*Work instructions:* Can you copy the lines from the one that contains "Of the options" through the end of the material below, exactly and with nothing else?

*Items:*
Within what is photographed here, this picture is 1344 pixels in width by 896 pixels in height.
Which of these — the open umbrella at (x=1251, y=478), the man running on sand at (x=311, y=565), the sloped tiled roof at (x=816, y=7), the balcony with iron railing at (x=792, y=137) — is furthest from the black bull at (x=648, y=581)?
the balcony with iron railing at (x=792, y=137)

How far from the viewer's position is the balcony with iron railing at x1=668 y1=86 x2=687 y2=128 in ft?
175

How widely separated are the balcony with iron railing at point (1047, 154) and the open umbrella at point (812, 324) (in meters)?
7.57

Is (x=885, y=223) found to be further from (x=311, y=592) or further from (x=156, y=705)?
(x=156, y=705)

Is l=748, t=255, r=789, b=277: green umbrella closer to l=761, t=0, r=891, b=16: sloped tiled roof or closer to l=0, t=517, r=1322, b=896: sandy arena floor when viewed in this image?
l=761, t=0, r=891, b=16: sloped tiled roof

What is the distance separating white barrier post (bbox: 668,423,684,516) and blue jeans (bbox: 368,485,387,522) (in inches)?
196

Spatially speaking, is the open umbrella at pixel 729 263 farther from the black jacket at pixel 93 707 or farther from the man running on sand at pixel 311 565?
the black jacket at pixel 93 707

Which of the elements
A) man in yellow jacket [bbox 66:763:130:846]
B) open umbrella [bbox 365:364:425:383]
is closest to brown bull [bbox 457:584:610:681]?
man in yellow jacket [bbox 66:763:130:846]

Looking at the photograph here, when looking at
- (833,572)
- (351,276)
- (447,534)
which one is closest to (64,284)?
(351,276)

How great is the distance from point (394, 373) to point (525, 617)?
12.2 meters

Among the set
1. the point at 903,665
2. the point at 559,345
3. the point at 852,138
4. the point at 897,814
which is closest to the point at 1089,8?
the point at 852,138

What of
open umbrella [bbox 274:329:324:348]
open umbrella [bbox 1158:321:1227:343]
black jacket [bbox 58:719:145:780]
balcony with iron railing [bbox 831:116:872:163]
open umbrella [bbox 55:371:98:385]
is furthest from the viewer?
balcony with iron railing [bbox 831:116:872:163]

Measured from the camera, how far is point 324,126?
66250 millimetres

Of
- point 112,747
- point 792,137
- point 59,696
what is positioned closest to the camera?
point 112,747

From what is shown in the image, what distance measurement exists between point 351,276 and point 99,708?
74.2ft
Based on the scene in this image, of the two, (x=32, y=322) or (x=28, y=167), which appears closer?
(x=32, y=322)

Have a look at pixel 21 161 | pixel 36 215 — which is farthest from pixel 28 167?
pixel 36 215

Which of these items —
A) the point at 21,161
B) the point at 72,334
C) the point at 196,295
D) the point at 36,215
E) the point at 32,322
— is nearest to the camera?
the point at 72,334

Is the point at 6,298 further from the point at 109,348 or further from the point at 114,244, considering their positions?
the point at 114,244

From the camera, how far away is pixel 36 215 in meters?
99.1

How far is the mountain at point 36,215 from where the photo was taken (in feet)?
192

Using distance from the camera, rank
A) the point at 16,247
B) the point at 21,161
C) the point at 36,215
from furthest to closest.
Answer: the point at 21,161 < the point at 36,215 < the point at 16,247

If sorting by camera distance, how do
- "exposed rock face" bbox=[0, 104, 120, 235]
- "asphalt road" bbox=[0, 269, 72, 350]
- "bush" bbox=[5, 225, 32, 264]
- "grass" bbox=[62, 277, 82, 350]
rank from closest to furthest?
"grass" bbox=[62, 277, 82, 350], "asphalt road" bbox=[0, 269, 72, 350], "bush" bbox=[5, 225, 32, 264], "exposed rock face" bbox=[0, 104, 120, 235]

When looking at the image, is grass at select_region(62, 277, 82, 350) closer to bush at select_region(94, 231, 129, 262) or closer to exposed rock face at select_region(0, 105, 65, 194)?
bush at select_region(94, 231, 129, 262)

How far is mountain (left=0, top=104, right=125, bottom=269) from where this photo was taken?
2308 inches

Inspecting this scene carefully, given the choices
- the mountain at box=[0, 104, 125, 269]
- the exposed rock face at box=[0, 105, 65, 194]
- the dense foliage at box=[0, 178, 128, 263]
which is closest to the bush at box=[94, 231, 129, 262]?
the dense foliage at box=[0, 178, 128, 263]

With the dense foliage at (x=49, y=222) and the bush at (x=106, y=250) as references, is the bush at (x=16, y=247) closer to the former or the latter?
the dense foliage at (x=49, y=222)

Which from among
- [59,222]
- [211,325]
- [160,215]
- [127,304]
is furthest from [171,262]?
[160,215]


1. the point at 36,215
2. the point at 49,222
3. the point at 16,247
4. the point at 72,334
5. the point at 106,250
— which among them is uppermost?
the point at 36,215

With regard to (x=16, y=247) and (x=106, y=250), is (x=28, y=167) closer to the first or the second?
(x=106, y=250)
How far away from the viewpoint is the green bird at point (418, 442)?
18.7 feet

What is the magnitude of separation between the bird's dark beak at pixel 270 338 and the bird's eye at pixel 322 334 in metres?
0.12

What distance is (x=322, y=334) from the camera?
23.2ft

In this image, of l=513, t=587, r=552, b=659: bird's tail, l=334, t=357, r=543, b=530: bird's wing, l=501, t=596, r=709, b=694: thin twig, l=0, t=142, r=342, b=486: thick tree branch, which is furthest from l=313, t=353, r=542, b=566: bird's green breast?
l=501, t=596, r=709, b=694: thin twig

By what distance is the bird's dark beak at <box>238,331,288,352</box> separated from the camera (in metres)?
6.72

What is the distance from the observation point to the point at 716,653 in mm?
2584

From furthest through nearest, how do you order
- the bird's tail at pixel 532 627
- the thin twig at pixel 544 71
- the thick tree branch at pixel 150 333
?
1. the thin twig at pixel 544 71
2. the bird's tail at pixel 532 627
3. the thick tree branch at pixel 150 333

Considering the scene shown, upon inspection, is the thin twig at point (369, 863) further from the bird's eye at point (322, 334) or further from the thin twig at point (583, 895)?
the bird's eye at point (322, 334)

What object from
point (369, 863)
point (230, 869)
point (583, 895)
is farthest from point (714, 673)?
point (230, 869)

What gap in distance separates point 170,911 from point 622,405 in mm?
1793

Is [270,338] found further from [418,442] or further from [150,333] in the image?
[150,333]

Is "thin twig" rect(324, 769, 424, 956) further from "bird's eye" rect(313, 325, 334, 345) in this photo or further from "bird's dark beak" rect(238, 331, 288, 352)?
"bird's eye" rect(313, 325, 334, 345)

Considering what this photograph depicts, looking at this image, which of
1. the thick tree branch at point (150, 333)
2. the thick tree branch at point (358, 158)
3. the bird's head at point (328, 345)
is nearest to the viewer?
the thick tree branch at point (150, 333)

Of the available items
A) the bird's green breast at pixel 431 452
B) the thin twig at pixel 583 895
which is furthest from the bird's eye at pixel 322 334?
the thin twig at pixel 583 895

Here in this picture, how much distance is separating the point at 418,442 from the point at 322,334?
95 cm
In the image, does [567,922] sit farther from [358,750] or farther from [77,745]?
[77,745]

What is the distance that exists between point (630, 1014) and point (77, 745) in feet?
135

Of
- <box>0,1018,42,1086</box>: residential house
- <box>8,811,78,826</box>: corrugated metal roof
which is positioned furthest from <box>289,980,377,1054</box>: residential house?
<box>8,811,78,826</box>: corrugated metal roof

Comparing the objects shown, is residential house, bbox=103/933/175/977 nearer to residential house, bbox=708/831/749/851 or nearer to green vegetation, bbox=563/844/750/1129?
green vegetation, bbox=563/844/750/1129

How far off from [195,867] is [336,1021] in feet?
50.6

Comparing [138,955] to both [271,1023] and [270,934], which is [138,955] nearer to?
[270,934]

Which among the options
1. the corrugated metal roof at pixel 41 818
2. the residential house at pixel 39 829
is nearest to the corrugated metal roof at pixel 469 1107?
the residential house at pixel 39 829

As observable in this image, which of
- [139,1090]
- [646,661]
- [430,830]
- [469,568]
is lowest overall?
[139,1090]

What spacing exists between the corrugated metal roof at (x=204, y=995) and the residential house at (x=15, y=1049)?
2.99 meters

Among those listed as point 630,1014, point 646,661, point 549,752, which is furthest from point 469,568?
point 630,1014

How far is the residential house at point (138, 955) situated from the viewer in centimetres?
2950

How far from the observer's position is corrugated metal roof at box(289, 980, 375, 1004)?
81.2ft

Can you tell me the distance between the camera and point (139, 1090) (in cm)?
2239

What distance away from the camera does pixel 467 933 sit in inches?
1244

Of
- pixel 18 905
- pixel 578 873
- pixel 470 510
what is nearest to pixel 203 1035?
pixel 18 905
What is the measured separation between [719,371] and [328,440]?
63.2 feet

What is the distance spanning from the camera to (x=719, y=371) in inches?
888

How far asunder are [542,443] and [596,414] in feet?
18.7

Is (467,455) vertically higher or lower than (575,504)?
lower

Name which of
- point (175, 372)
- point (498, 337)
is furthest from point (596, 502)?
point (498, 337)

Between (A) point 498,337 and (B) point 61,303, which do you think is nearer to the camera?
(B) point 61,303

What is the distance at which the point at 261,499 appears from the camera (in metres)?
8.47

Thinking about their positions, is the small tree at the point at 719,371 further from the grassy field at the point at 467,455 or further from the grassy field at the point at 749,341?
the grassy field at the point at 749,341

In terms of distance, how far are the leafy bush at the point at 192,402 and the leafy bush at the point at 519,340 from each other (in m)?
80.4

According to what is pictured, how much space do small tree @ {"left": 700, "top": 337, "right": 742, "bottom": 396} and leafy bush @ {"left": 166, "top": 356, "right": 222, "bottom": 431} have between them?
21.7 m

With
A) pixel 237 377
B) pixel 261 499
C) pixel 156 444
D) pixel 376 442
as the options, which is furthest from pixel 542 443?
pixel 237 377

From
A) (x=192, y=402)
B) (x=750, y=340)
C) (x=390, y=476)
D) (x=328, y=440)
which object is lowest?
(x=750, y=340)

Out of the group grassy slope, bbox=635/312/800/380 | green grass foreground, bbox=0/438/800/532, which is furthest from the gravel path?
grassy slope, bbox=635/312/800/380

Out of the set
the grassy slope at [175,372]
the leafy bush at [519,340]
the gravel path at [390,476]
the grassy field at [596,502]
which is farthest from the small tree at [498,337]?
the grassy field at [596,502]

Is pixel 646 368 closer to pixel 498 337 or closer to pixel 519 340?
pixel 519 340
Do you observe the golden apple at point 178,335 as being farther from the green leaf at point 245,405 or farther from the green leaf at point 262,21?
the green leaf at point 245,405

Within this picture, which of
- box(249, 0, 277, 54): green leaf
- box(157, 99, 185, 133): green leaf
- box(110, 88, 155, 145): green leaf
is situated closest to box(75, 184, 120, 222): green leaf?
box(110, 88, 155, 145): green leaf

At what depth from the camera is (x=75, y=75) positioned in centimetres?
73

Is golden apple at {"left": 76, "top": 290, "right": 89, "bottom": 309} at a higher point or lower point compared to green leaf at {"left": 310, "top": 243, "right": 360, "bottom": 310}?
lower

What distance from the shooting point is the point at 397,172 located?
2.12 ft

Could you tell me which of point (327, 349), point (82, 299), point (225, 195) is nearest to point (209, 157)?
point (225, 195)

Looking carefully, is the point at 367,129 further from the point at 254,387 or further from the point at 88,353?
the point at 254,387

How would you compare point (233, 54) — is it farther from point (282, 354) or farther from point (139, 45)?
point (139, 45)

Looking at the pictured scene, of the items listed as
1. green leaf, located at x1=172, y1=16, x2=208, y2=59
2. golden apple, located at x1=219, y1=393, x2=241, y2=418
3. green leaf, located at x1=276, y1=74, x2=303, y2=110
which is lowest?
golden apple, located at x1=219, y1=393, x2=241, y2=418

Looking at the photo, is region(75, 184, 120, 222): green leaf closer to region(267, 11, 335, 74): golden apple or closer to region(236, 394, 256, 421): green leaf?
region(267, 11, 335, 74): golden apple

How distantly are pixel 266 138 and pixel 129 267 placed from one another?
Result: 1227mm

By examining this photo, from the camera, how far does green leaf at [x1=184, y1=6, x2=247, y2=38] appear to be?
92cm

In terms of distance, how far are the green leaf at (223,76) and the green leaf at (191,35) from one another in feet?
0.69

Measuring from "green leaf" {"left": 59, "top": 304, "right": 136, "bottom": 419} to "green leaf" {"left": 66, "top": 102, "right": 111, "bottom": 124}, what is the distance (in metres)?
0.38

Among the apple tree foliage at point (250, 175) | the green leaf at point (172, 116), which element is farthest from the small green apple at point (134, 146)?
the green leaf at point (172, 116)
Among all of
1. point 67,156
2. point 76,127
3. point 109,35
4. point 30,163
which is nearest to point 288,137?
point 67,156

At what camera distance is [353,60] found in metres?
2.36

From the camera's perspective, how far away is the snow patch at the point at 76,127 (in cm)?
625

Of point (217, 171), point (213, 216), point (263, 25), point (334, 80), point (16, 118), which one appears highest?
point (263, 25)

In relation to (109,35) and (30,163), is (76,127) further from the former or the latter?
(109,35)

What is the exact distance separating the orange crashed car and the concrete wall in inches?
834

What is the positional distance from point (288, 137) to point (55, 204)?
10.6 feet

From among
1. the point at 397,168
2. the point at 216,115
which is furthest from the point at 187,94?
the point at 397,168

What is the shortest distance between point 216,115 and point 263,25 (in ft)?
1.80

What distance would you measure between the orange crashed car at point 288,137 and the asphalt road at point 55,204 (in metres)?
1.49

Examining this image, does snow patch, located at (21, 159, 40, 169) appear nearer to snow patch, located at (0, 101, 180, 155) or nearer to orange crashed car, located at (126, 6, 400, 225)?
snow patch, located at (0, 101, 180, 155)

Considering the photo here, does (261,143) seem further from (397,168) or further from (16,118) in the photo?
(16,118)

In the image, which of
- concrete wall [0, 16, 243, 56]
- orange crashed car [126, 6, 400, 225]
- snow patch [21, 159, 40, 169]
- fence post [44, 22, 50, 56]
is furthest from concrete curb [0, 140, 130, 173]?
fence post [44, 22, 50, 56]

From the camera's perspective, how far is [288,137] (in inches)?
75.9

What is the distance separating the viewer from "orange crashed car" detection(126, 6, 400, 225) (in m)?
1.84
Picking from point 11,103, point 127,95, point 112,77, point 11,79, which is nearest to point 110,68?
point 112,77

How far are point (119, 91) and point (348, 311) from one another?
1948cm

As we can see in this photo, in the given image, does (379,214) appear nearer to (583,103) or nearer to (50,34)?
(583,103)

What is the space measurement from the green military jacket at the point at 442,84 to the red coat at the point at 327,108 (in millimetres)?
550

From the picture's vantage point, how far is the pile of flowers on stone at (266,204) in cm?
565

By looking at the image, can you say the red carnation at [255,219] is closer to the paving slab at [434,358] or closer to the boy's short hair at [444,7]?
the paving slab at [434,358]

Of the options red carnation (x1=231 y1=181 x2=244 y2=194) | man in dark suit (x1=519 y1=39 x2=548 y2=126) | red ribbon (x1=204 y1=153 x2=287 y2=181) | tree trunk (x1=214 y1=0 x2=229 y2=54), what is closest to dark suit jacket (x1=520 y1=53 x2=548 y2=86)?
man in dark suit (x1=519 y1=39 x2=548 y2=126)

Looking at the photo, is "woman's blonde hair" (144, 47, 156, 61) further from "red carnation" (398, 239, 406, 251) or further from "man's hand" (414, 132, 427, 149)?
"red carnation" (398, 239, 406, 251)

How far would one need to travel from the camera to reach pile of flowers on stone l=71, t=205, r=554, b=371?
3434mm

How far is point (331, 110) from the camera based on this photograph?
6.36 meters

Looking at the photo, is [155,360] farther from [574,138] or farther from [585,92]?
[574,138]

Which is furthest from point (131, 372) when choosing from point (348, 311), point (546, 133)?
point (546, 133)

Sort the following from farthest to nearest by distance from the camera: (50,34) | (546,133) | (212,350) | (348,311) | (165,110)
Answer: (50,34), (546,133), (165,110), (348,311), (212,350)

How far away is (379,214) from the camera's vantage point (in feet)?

*Written response:*
Of the options red carnation (x1=231 y1=181 x2=244 y2=194) | man in dark suit (x1=519 y1=39 x2=548 y2=126) | red ribbon (x1=204 y1=153 x2=287 y2=181) | tree trunk (x1=214 y1=0 x2=229 y2=54), what is closest to dark suit jacket (x1=520 y1=53 x2=548 y2=86)?
man in dark suit (x1=519 y1=39 x2=548 y2=126)

Looking at the photo, is "woman's blonde hair" (144, 47, 156, 61) further from "red carnation" (398, 239, 406, 251) or further from "man's hand" (414, 132, 427, 149)?
"red carnation" (398, 239, 406, 251)

How far would one need to travel from the camera to reach pile of flowers on stone l=71, t=205, r=554, b=371?
3434mm

How far is point (331, 110) from the camera based on this photograph?
6.36 meters

Looking at the photo, is [155,360] farther from [574,138] or farther from [585,92]?
[574,138]

Which is furthest from point (131, 372) when choosing from point (348, 311), point (546, 133)?
point (546, 133)

Sort the following from farthest to nearest by distance from the camera: (50,34) | (546,133) | (212,350) | (348,311) | (165,110)
Answer: (50,34), (546,133), (165,110), (348,311), (212,350)

How far away is (379,214) from the camera's vantage point (in feet)?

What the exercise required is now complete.